秦寂的目光始終鎖定著鹿曉,仿佛是當郁清嶺只是一團空氣。他在原地等了一會兒,眉頭漸漸鎖起,於是從口袋裏抽了一根煙。

“曉曉。”秦寂沈吟,“你現在跟我回去,剛才發生的事情就會永遠是個秘密。”

鹿曉站在原地,踟躕不前。

秦寂點燃了煙吸吐一口:“曉曉,我希望你能明白,今晚所有的爭執只是針對郁清嶺的專業性,他們對曦光計劃和你的愛心沒有半分質疑,只是擔心你受蒙騙。”

“……我知道。”鹿曉小聲道,“今晚是我不懂事。”

“既然知道,那就回去吧。”秦寂道,“爸媽並不知道你出來的事情,只要你回去,你和我,你和爸媽,我們依舊會是美滿的一家人,不會留下任何罅隙。”

……回去麽?

鹿曉忘了一眼遠處的霓虹,半個小時的車距,其實已經看不見了。

鹿曉閉上了眼睛,搖了搖頭。

“我不想回去。”如同多年前搬出秦家一眼,她把這句話說出了口。

“曉曉……”

鹿曉看一眼郁清嶺,從他的眼睛裏得到了一點勇氣,艱難地開口:“我知道,我今晚做了非常不禮貌的決定……但是我不想回去……”

“你知道你在說什麽麽?”

“我知道。”鹿曉小聲說,“我一直都知道。”從小到大,一直都知道。

秦寂深深看著鹿曉:“所以,你為了這個精神病,你要拋棄家人?”他的眼底寫滿了嘲諷,“怎麽,我都知不道精神病原來還會傳染。”

“秦寂!你太過分了!”鹿曉驚惶地回頭看郁清嶺。

郁清嶺的臉上依舊沒有什麽表情。

這對於秦寂顯然是挑釁,他忽然冷笑一聲,三兩步沖向了郁清嶺,對準他的下巴一拳頭揮出!

“啊——”鹿曉驚慌出聲。

然而為時已晚,秦寂常年健身,郁清嶺被他一拳砸中,整個身體失去了平衡,重重撞上路邊的布告欄。他的額頭與金屬框相撞,轉瞬之間殷紅的鮮血從他的額頭緩緩流下,滲進了眼睛裏。

“郁教授!”鹿曉慌忙去攙扶。

郁清嶺已經站了起來,眼底一片清冷。

“鹿曉可以走了嗎?”他問秦寂,認真的不卑不亢的語氣。

秦寂冷笑:“黎千樹說,你跆拳道已經過了黑帶級,怎麽,你這算是手下留情?”

郁清嶺的一只眼睛已經血紅,另一只眼睛裏沒有波瀾。

他看著秦寂,緩緩道:“我只是不想讓任何非局面影響鹿曉的判斷。”

鹿曉已經慌了神,手忙腳亂地用手去捂他的傷口。捂到一半想起她的手臟得很,又糾結得全身冒汗——怎麽辦?

“不要緊。”郁清嶺搖了搖頭。

秦寂盯著鹿曉道:“鹿曉,你讓開。”

鹿曉慌忙擋住了郁清嶺:“秦寂!你再動手我就報警了!”

秦寂似笑非笑:“鹿曉,你知道今天的決定會對我們的家庭造成怎樣的影響,我希望你不要後悔。”

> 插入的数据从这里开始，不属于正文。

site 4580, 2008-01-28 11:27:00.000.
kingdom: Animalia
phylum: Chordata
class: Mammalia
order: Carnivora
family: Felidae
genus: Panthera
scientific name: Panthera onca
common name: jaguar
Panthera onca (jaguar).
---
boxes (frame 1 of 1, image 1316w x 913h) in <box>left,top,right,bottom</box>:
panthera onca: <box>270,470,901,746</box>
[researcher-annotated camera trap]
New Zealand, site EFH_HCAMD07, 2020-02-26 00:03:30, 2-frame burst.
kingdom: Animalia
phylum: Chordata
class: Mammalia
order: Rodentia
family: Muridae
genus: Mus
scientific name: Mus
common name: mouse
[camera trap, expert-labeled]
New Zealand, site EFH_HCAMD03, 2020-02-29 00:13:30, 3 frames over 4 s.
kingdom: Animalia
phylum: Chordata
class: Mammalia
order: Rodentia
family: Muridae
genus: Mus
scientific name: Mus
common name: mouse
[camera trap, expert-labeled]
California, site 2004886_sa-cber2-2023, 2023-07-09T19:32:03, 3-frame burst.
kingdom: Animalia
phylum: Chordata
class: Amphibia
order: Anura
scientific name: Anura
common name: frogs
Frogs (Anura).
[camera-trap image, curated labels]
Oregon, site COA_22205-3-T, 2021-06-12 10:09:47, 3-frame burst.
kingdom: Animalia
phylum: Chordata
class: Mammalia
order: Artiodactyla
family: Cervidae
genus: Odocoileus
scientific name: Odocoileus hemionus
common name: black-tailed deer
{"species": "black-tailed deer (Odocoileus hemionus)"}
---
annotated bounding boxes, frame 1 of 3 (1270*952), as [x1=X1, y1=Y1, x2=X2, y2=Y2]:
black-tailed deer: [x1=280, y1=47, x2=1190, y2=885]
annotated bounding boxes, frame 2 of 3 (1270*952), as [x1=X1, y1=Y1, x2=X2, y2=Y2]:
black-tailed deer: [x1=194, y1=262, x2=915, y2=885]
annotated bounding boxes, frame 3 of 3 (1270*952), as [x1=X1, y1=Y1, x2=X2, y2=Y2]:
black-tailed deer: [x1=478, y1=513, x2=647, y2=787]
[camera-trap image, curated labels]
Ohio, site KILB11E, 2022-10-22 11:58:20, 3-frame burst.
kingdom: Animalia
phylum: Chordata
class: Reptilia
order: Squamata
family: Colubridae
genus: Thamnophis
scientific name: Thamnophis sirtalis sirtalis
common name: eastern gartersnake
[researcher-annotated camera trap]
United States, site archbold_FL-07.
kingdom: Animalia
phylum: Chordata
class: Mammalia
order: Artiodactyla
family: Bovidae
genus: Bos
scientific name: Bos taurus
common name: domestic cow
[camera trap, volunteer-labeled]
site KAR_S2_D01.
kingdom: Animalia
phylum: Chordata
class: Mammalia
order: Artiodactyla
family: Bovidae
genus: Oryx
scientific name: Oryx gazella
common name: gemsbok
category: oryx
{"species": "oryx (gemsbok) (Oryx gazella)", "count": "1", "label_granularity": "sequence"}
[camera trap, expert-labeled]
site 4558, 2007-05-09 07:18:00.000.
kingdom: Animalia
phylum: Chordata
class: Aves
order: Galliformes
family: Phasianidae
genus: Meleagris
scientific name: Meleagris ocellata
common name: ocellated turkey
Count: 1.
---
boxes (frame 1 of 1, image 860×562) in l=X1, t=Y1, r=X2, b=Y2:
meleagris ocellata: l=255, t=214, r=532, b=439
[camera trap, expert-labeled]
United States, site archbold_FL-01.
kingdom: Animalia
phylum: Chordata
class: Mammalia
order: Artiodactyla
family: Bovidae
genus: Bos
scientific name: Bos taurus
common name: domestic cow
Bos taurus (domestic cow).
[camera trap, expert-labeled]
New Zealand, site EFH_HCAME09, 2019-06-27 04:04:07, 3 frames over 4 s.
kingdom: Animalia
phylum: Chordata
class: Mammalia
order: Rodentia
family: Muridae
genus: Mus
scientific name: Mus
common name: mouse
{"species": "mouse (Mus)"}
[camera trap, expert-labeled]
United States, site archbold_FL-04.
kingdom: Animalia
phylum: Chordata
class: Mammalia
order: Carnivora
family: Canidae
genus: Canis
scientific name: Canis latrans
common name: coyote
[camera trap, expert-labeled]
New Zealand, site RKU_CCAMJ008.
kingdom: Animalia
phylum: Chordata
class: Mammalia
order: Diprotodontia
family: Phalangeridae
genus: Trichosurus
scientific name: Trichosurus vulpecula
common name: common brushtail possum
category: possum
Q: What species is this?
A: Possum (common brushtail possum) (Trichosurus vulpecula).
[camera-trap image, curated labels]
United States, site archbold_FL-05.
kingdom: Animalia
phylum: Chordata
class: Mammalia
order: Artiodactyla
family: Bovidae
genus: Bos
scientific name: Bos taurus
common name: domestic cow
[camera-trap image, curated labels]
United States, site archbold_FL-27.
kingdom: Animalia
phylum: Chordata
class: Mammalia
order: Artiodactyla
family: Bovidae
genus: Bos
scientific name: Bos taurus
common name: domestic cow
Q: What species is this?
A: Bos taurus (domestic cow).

“我不會後悔!”鹿曉第一次朝秦寂吼了出來,“我不認可秦叔叔和小魏阿姨的做法,更不讚同他們對郁教授的評價!我已經盡我所能地尊重你們每一個人,讓你們所有人滿意,可是秦寂,我是一個人,我不是你們家庭和睦的展示品!”

最和睦的後天家庭,最完美的親情,最溫馨的相聚。

她沒有自己的生活,沒有自己的職業規劃,那些看起來毫不費力的事情,沒有人知道她是如何如履薄冰,錙銖必較才能維持那樣的完美。

可是結果呢?

只因為一次反抗,她現在就變成了一個不安定因素了。

他們說,對她很失望。

秦寂沈寂地看著鹿曉:“鹿曉,你知不知道,媽今天還給你帶了新衣裳……”

鹿曉苦笑:“那你知不知道,那些衣服是我四五年前就已經穿不下了……”

秦寂一楞,緩緩道:“……怎麽不說呢?”

鹿曉小聲道:“……說過的,很多次。”她靜默了幾秒,低聲補充,“可能小魏阿姨每次出國,公務繁忙吧。”

關心與不關心,誰又說得清?

秦寂沈默。

夜色下,秦寂熄滅了煙頭,低道:“所以,不回去了?”

鹿曉深吸一口氣:“對不起……但是,我真的累了。”

……-

郁清嶺一直安靜地站在鹿曉身邊,眼看著鹿曉與秦寂的對話到終了。他並不確定鹿曉的心思,但是他知道,此時此刻,發洩之後的鹿曉會冷靜下來,會後悔,會尷尬,就像拉緊崩裂的皮筋最終會恢覆到慣性的樣子。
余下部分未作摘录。